Magnetic targeting enhances functional benefit of CDC transplantation. A, left ventricular ejection fraction (LVEF) measured by echocardiography at baseline and 3 weeks after cell injection (n=12 for Fe-CDC+Magnet and Fe-CDC; n=11 for CDC; n=9 for Control). Baseline LVEFs were indistinguishable among the four groups. 2-tailed paired student t-test revealed that all three cell-treated groups had LVEF improvement, while the LVEF from the control group decreased from baseline. The functional improvement was greater in the Fe-CDC+Magnet group than in the others. B, Changes of LVEF from baseline in each group. Values are expressed as mean ± S.E.M. C & D, 3-week LVEFs were plotted against 3-week cell retention rates and viable myocardium in the risk region, from each animal in each group for which both sets of data were available. Linear regression was performed.

Figure 7

Histological analysis of cell engraftment and inflammatory response. At 3 weeks after cell transplantation, hearts from representative animals (n=5-6) in each group were harvested and frozen-sectioned for histological analysis. Sections from different depths of the heart were stained for CD-68 (macrophages) and counter-stained with DAPI. Confocal imaging was performed for simultaneous detection of transplanted cells (GFP; green) and macrophages (CD-68; red): A, Fe-CDC+magnet; B, Fe-CDC; C, CDC; D, Control. Bars=100 μm. E, GFP-positive cell and macrophage numbers from 6 randomly-selected high power fields (3 from infarct area and 3 from peri-infarct area) on each section were quantified. F, GFP-positive cells in 50 randomly selected fields (4×10⁴μm²) were counted. The number of events was plotted against varying GFP-positive cell numbers. ** and * indicates P<0.01 and P<0.05 respectively, when compared to the CDC or Fe-CDC group.

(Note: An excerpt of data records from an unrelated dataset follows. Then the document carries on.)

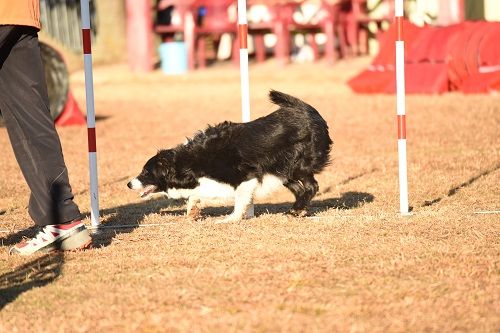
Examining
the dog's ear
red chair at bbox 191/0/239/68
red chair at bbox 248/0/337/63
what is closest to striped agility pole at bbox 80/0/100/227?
the dog's ear

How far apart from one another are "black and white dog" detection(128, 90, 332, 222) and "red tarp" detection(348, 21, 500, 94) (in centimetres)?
918

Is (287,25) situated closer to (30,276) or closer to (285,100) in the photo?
(285,100)

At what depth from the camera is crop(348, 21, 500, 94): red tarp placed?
15.5 meters

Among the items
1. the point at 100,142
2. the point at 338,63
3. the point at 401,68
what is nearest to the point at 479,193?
the point at 401,68

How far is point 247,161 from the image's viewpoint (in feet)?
21.7

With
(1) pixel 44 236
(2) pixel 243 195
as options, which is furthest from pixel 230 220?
(1) pixel 44 236

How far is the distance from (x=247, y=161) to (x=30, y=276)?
1922 mm

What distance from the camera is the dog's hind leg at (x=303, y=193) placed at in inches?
268

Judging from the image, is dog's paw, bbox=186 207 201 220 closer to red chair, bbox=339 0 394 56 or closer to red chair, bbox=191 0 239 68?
red chair, bbox=191 0 239 68

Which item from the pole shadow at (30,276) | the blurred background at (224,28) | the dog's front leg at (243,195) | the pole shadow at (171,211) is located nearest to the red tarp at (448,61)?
the blurred background at (224,28)

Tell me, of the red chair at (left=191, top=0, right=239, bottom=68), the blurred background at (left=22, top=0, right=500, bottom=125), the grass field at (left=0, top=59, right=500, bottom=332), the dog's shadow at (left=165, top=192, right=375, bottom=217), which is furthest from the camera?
the red chair at (left=191, top=0, right=239, bottom=68)

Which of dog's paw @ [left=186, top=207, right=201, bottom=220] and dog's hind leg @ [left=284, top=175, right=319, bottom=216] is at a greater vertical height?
dog's hind leg @ [left=284, top=175, right=319, bottom=216]

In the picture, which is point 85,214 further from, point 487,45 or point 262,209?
point 487,45

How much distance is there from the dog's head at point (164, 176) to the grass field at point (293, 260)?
0.24 metres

Figure 8. Cardiac differentiation of transplanted CDCs

A, representative confocal micrographs from a heart in the Fe-CDC + Magnet group showing cells expressing GFP (green) and alpha-SA (red). The colocalization of GFP with alpha-SA indicates that transplanted CDCs participated in regeneration of myocardium, differentiating into a cardiomyocyte phenotype. B and C, quantification of the density of GFP^POS/alpha-SA^POS and GFP^NEG/alpha-SA^POS cells in the regions where GFP cells engrafted. D, The percentage distribution of recipient and donor myocytes (both mature and immature) in the increment from the Fe-CDC group to the Fe-CDC+Magnet group is quantified. “M”=mature donor-derived cardiomyocytes; “IM”=immature donor-derived cardiomyocytes; “R”=recipient-derived cardiomyocytes. E, potential mechanism of magnetic targeting-enhanced cell therapy. Bar = 50 μm.